There is no doubt that it has been a significant year for children and young people’s rights in Scotland.

The independence referendum in September 2014 was an empowering and energising experience for most children and young people, not only for the 16 and 17 year olds who were able to vote. The referendum gave young people parity with adult voters and they were regarded as active citizens, able to make considered decisions about their country’s future. As such, young people were listened to, and their opinions and views were taken seriously.

Those young people and children not able to vote were certainly not excluded from discussions about what was important to them and how they saw the future. Up and down the country, we saw schools and youth clubs holding their own debates and mini referendums and again, views were shared, debated and listened to.
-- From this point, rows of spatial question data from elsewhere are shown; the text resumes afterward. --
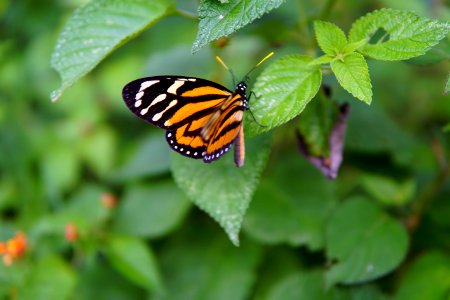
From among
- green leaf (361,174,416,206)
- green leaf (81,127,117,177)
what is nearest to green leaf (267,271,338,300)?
green leaf (361,174,416,206)

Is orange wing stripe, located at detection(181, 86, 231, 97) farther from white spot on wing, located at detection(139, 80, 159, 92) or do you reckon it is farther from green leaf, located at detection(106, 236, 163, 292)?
green leaf, located at detection(106, 236, 163, 292)

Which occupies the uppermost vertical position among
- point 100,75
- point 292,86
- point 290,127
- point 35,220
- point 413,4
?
point 292,86

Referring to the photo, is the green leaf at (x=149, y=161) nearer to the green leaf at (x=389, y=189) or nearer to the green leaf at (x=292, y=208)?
the green leaf at (x=292, y=208)

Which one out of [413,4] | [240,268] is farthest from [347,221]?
[413,4]

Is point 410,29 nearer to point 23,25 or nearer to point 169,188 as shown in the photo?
point 169,188

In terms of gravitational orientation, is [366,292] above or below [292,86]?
below

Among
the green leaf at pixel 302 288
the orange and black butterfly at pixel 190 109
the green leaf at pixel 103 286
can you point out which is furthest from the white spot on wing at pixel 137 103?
the green leaf at pixel 103 286

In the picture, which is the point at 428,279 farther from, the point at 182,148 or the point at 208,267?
the point at 182,148
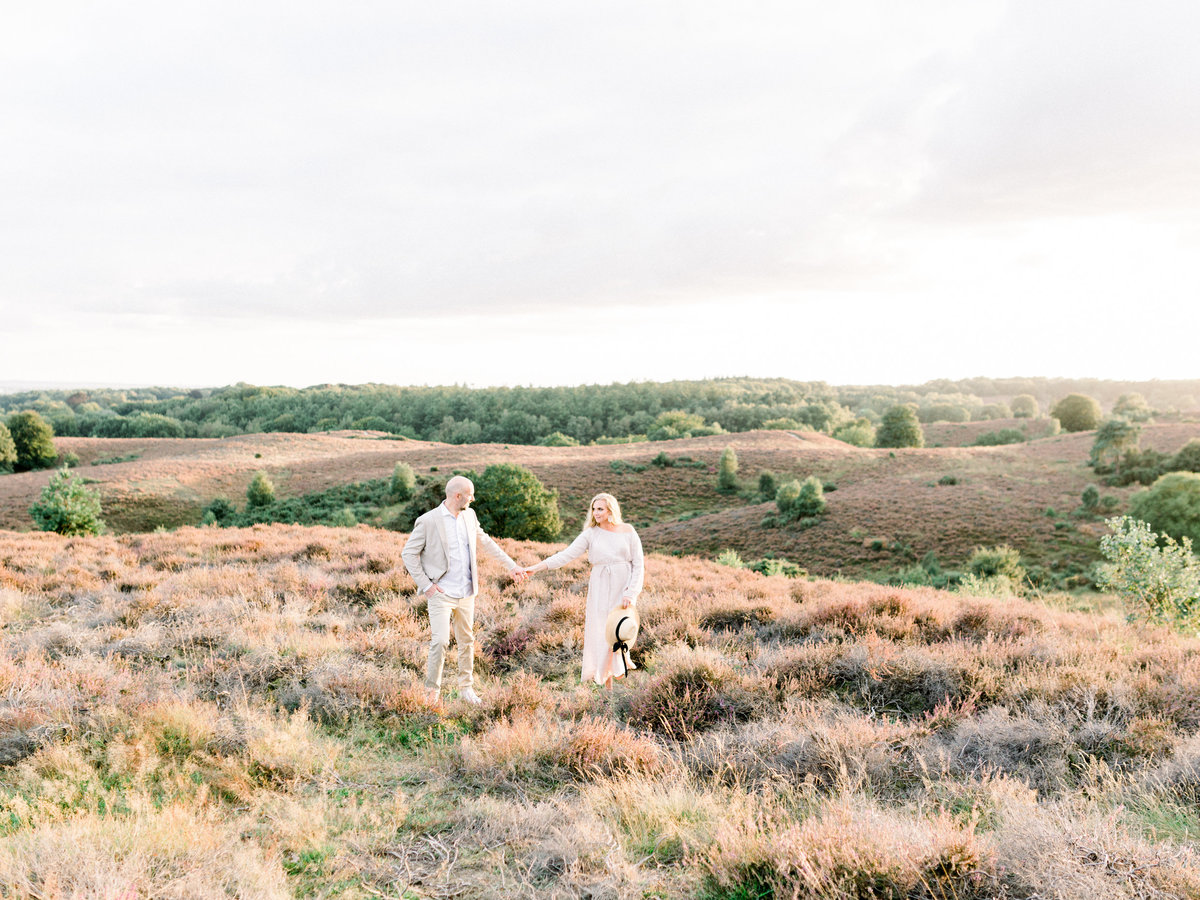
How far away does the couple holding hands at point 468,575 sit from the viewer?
6301 mm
The active participation of children and young people is their right and as a society we must continue to be energised and committed to listening and actively including children and young people in decision-making.

We also now have the Children and Young People Act (Scotland) Act 2014 which places duties on Scottish Government and public bodies in respect of children’s rights. I have been encouraged by the government response to the legislation in preparation for the enactment in 2016 and will continue to support efforts to maximise the impact of the Act. As an office, we continue to involve many children and young people and work with partners and organisations across the country to further promote and protect children’s rights in Scotland.

This report is a reflection of our collaborative and co-operative approach, one that we need to continue if children’s rights are to be fully promoted and protected in Scotland.